Henrik Möller is one of the original major forces behind the acoustic aspect of this project. We had been discussing concert hall acoustics from our different professional angles for years. I had played in several concert halls for which Mr. Möller and his Akukon Company had designed the acoustics. For this project, apart from our regular private meetings, I enrolled at Aalto University, Espoo for Mr. Möller's course on Room and Hall Acoustics. We also collaborated in a special study module with acoustic analyzes of five different halls around the Nordic countries and China. With the lead of Mr. Möller I also took part in the Nordic Acoustic Meeting in Stavanger, Norway where I studied the acoustics of the new Stavanger concert hall and met with several international acousticians.
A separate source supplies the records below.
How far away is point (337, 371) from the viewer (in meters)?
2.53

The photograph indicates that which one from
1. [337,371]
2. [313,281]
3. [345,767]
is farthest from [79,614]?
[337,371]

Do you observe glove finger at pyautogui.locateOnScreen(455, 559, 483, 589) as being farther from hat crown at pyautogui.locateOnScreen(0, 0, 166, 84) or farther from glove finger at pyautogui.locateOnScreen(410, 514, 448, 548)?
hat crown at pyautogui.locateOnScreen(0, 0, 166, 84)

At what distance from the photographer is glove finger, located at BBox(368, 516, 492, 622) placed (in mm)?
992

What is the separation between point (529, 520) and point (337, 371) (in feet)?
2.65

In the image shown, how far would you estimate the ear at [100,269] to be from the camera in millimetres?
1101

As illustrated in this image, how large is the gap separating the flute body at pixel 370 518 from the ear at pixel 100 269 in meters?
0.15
Mr. Möller provided the performers with general information and guidelines in acoustics for each concert venue. He also advised on the ensembles' seating order and positioning onstage. In the Sibelius Hall and Camerata Hall concerts he managed some major acoustic adjustments. The fine tuning of the Sibelius Hall was in fact the very first time that all of the venue's acoustic adjusting tools were fully used.
About The second opinion
Jukka isopuro reviewed my first doctoral concert for Helsingin Sanomat newspaper in his capacity as a music critic. Having read his review and knowing his interest in and knowledge of sound and music acoustics, I asked him to join my project as a regular collaborator from the second concert onwards.
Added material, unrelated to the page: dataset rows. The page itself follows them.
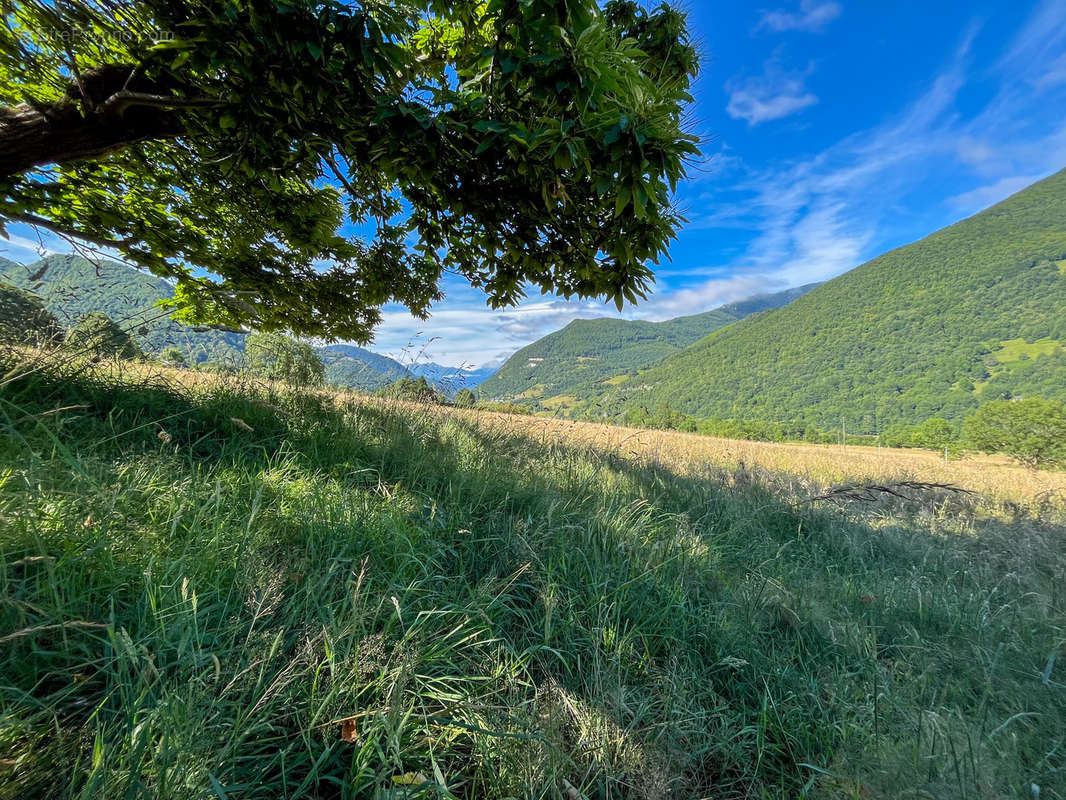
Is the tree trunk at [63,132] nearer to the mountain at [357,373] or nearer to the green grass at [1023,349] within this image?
the mountain at [357,373]

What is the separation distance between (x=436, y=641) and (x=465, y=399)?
206 inches

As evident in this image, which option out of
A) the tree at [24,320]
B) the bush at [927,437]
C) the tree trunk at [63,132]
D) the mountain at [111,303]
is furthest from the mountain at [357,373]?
the bush at [927,437]

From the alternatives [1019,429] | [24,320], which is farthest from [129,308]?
[1019,429]

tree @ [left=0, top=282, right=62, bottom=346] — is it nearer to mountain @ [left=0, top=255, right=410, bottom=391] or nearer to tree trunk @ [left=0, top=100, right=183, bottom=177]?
mountain @ [left=0, top=255, right=410, bottom=391]

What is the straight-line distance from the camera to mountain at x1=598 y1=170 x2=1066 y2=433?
89625 millimetres

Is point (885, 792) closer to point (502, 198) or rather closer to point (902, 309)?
point (502, 198)

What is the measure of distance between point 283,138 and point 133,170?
289cm

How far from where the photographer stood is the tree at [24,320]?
117 inches

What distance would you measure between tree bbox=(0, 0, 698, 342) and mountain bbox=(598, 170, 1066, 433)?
70697mm

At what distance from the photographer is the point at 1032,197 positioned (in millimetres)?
148750

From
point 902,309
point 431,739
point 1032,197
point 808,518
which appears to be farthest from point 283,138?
point 1032,197

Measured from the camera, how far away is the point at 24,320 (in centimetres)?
306

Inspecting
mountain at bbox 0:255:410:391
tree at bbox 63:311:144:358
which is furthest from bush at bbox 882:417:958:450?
tree at bbox 63:311:144:358

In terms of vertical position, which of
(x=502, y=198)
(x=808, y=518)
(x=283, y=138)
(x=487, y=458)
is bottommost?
(x=808, y=518)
Mr. Isopuro's role in this project has proved to be very important. His participation in the rehearsal process has also given indispensably valuable information about the acoustic conditions, the ensemble sound and blend, as well as about the double bass's role. He studied the scores in advance and provided the players with detailed information during the rehearsal process. His final reports, presented shortly after each concert, gave an important viewpoint for later study of the output of the concerts. Our mutual communication throughout the concert series grew into a vital part of the overall project.
Interestingly, I had expected Mr. Isopuro's impressions of the concerts to differ more from mine and the other performers. His concluding comments have been very elaborate but, perhaps because of our close collaboration during the rehearsal process, they have usually not contradicted the overall feelings or aural impressions of the performers.
Mr. Isopuro's approach to the role of the double bass in the ensembles and especially to its sound is very detailed. In his comments, he also carefully analyzed the acoustics of the different venues.
Apart from the fact that through this complete process I learned how energy consuming it is to put together a chamber concert series, I simultaneously grew to understand how crucial the role of my background team was. Further into the process, I was no longer just organizing a concert series in different venues but, with Mr. Möller and Mr. Isopuro, gradually building something on top of the information gathered from each concert. Together we did what we as musicians should always do; try consciously to take better care of how a good end product can best reach the consumer.
Even if this project perhaps did not reveal mystical secrets about its subject, it certainly gave many practical tools to enhance the ensemble sound and acoustics around it. Despite the long practical experience of the team of musicians, along the concert series we also were able to establish new effective procedures in approaching new concert programs and performance venues.